▶ [Actividades]:
- A) Enumera a todas las personas que el fragmento sobre el desierto menciona por su nombre.
- B) Responde según el fragmento sobre el desierto:
(i) ¿Cómo describe Borges el desierto?
(ii) ¿En qué documental de Patricio Guzmán aparece el otro desierto con el que concuerdan la portada y las páginas?
(iii) ¿Qué prevalece en el último marco del libro?
- C) Escribe una continuación del fragmento sobre el desierto a partir de su última oración.

▶ [Fragmento]:

------------------------

Bajo esta perspectiva, creo que una de las opciones que plantea este libro es sugerida gracias a la sutileza del testimonio, entendido no como un mero traslape que recupera sin más lo acaecido (en todo caso, nunca ha sido eso el testimonio). Pues lo inquietante de las fotos y poemas es que pueden leerse como jeroglíficos de una pérdida, retornada en fragmentos y dispuesta como un punctum irrecuperable. Y he aquí que vuelvo sobre una advertencia. A propósito del desierto entendido como cárcel, había mencionado que parafraseaba a Borges con reparos (aunque el célebre escritor argentino lo describe como laberinto). Y es que la arena de la portada, como ajada por el tiempo, junto con las miradas desde las ventanas de las páginas, dan la impresión de que concuerdan más bien con otro desierto: el visto por Patricio Guzmán en Nostalgia de la luz. Aquel de las mujeres que escarban «huesas», ocupando una palabra de Zondek, persistiendo en escudriñar la inmensidad anónima de los dunas, cuyas ventanas no pueden ser observadas por telescopios ni satélites. A estas madres en duelo, la patria no les ha dejado más que un salitre hecho de polvo —el verdadero patrimonio de Chile— como jirones de testimonios donde «no hay vocablos para vender mentiras»[2]. En este desierto, que también constituye el de los trabajadores de las salitreras, el «pasado no pasa» —citando una frase de Guzmán, aunque de otro documental—, el mentado progreso fabrica ruinas, ruines y, sobre todo, arruinados, mientras que los laberintos de las ventanas dan hacia basurales y objetos acumulados como desechos. Tal vez por eso en el último marco de este libro, diseñado como una página encuadrada, prevalezca una ausencia de palabras y de fotos.

------------------------

Datos de razonamiento sobre geometría de escenas

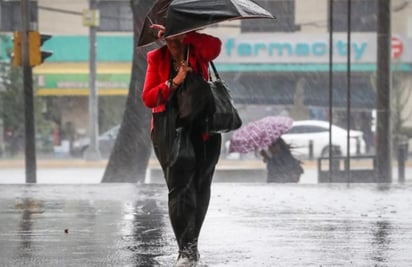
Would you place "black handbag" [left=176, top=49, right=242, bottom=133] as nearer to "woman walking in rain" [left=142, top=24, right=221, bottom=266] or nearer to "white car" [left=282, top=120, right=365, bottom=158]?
"woman walking in rain" [left=142, top=24, right=221, bottom=266]

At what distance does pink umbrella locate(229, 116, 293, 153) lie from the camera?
57.4ft

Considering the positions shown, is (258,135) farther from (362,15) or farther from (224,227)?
(224,227)

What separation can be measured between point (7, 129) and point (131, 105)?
386cm

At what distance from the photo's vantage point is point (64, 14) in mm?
19344

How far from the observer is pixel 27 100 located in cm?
1494

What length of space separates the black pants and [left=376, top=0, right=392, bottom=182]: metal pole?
1048 cm

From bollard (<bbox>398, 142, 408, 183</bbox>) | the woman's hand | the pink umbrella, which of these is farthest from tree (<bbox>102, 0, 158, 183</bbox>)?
the woman's hand

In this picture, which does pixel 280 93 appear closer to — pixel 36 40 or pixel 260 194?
pixel 36 40

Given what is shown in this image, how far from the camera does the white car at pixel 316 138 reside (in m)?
17.9

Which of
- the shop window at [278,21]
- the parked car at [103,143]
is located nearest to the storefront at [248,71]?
the shop window at [278,21]

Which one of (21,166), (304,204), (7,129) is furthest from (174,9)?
(7,129)

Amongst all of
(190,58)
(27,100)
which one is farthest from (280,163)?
(190,58)

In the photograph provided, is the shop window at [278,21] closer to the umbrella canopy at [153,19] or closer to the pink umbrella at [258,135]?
the pink umbrella at [258,135]

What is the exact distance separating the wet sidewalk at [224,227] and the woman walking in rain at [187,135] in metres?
0.39
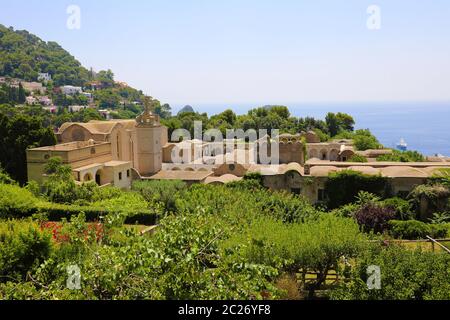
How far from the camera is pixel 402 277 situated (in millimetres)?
12492

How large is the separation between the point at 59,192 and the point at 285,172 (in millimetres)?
13907

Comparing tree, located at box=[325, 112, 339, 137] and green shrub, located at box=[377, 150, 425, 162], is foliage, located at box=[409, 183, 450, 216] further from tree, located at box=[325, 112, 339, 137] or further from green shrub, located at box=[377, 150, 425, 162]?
tree, located at box=[325, 112, 339, 137]

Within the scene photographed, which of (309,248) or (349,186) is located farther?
(349,186)

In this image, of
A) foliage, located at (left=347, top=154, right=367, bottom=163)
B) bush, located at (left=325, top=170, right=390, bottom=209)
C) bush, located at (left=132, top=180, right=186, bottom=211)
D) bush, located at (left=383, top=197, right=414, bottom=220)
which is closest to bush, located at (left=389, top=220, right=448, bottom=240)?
bush, located at (left=383, top=197, right=414, bottom=220)


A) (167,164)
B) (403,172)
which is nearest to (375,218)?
(403,172)

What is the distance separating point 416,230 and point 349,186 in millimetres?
6379

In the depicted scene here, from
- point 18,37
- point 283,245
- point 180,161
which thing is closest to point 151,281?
point 283,245

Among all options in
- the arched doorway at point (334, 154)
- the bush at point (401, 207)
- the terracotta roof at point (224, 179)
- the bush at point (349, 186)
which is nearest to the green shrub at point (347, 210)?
the bush at point (349, 186)

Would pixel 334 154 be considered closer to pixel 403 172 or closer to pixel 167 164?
pixel 167 164

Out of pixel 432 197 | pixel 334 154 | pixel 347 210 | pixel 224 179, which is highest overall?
pixel 224 179

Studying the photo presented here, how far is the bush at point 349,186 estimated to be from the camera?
28.1m

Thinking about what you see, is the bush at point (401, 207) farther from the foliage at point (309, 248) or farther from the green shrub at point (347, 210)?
the foliage at point (309, 248)

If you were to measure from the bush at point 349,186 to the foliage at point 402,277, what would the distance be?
14057 mm

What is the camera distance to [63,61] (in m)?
186
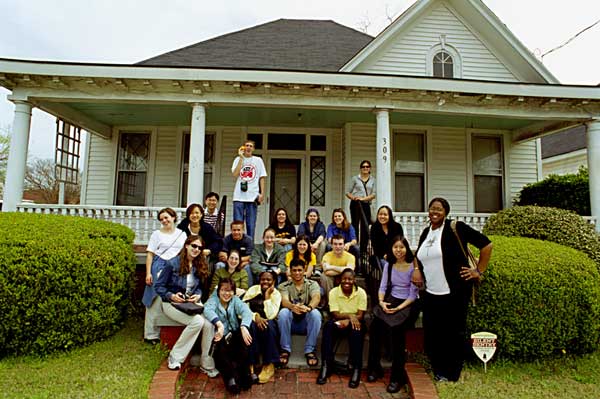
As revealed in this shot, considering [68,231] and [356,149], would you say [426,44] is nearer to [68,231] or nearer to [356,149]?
[356,149]

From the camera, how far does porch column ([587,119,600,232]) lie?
6.45 m

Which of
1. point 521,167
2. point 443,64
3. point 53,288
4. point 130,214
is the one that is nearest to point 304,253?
point 53,288

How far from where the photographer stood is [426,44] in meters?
8.48

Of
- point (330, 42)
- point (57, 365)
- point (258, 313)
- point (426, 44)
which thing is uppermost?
point (330, 42)

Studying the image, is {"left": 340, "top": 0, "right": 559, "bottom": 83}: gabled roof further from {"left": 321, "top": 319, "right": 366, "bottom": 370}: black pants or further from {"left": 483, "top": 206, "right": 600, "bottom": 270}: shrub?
{"left": 321, "top": 319, "right": 366, "bottom": 370}: black pants

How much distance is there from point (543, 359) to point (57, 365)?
4.99m

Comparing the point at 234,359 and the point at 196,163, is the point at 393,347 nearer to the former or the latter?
the point at 234,359

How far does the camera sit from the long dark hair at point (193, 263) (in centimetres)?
377

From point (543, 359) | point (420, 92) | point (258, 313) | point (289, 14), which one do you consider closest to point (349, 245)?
point (258, 313)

------------------------

▶ [Resultados]:
- A) Borges, Patricio Guzmán, Zondek

- B)
(i) Como laberinto.
(ii) En Nostalgia de la luz.
(iii) Una ausencia de palabras y de fotos.

- C)
Una observación final: ahora que la mirada de dios ha sido reemplazada por google maps, ¿cuáles son las imágenes terrestres no vistas? (Hace apenas 120 años Nietzsche ironizaba acerca de la mirada totalizadora, sin saber lo que significaría el incremento de las potencialidades técnicas: ««¿Es verdad que el amado Dios está presente en todas partes?», preguntó una niña pequeña a su madre: «pero eso lo encuentro indecente»»). A diferencia de la versión redentora de la fotografía, definida por su carácter de «verosímil», Instalaciones de la memoria exhibe los retazos de una mirada en que el dolor es irremontable; es decir, imposible de remozar como patrimonio; aunque sí de recrear como vista parcial a escala humana. El dolor embalsamado de las salitreras —parafraseando otro verso fracturado— cumple la frágil labor de constituirse como un testigo. «¿Cuál es el orificio que elegiremos para leer la historia?», interroga el libro justo a partir de la imagen de un muro construida a jirones; fragmentos, escombros, testigos no privilegiados, en fin, una ética de la imaginación, pareciera indicarnos a Patricio Luco y Verónica Zondek como posible respuesta. Vale decir, la memoria de una historia que está sucediendo y no ha cesado de acontecer.
Jorge Polanco Salinas, Centro Cultural Gabriela Mistral
Santiago, 26 de noviembre de 2013
[1] Cf. Ruiz. Entrevistas escogidas-filmografía comentada. Selección, edición y prólogo Bruno Cuneo. UDP, Santiago, 2013, p. 109.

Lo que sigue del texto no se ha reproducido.